In the section that opens with the line containing "How far is the woman's" and closes with the line containing "Answer: pixel 137", change "camera" to "lens" and give back only those lines, with nothing else changed.

Extracted data entries:

■ ■ ■ ■ ■ ■ ■

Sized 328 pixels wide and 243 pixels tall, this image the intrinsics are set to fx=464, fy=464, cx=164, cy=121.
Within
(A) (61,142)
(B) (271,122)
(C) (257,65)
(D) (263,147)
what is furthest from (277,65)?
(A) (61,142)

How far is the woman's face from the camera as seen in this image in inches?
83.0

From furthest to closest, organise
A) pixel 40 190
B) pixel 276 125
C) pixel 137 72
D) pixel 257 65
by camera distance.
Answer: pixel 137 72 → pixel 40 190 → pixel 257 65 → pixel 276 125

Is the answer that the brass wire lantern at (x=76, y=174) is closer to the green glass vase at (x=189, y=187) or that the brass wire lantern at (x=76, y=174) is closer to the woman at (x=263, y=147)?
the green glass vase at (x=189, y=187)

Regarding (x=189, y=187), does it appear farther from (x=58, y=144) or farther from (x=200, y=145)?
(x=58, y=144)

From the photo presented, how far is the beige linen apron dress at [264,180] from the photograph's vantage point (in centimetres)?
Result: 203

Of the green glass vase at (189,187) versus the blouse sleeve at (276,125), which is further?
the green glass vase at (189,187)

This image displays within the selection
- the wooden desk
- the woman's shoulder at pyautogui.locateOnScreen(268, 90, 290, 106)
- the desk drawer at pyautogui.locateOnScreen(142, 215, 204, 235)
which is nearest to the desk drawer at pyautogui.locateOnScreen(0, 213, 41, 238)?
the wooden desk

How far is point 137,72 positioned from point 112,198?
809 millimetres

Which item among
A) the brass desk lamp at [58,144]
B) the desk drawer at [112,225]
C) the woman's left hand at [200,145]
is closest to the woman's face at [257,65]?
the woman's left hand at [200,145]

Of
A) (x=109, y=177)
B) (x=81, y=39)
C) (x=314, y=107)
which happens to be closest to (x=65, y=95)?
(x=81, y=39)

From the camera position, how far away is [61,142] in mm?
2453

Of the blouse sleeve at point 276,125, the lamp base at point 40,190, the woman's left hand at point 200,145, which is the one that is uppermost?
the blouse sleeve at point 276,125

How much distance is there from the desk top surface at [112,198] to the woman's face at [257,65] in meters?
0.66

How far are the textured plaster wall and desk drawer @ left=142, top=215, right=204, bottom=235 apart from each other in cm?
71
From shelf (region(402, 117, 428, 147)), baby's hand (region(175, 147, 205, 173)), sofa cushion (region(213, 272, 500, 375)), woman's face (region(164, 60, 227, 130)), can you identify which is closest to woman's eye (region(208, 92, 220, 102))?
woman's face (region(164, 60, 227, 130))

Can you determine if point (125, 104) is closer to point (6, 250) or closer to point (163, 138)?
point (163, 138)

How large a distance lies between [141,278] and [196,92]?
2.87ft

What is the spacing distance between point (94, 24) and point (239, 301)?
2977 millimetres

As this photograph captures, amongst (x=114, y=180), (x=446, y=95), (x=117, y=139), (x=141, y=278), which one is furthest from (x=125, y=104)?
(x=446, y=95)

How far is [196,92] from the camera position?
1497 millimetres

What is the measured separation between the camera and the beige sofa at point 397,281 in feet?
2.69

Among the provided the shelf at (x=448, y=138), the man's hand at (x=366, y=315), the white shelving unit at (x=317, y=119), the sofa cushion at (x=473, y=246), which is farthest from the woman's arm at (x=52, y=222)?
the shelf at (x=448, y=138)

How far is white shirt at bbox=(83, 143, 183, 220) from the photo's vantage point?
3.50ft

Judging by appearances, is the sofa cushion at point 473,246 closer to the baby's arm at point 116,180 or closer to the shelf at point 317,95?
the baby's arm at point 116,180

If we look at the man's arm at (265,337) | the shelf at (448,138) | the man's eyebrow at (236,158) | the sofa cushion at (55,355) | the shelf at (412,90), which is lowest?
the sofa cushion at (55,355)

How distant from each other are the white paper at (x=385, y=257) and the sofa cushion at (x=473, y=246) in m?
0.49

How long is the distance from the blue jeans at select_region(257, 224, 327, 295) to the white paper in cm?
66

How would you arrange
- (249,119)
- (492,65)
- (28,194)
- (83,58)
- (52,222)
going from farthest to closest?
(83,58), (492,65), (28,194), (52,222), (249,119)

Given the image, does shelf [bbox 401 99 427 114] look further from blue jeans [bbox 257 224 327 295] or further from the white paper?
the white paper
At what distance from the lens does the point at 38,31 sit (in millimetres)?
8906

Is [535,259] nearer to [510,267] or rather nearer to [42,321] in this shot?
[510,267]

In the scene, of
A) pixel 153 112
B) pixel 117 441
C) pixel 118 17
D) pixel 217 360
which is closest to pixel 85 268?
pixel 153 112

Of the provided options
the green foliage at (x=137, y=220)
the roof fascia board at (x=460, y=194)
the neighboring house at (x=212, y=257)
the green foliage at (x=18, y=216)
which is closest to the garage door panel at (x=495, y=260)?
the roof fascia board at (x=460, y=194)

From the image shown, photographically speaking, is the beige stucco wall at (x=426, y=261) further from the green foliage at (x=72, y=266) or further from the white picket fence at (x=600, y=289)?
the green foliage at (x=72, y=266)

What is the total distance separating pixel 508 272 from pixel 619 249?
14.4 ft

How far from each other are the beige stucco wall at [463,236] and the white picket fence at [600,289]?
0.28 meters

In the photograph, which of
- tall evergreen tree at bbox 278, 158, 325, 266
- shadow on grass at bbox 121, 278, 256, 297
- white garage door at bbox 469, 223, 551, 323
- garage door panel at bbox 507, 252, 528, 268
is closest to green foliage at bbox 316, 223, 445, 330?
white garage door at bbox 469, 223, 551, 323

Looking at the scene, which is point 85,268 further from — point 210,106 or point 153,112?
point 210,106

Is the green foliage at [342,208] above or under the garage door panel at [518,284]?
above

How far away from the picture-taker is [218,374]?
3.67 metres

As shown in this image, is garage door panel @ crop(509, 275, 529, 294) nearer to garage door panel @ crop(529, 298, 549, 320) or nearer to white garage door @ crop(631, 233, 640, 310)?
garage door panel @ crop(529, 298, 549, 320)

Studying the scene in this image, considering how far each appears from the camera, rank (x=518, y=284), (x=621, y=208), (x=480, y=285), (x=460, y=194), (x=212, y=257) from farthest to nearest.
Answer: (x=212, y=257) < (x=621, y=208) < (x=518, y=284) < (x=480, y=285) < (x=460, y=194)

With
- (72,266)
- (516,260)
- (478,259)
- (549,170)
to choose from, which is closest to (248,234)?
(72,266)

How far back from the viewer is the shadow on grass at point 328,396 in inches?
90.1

■ ■ ■ ■ ■ ■ ■

### Completed exercise
How far is the woman's face from the lens as seen in this image in inches?
83.0

From furthest to closest, organise
A) pixel 40 190
B) pixel 276 125
C) pixel 137 72
D) pixel 257 65
by lens distance.
Answer: pixel 137 72 → pixel 40 190 → pixel 257 65 → pixel 276 125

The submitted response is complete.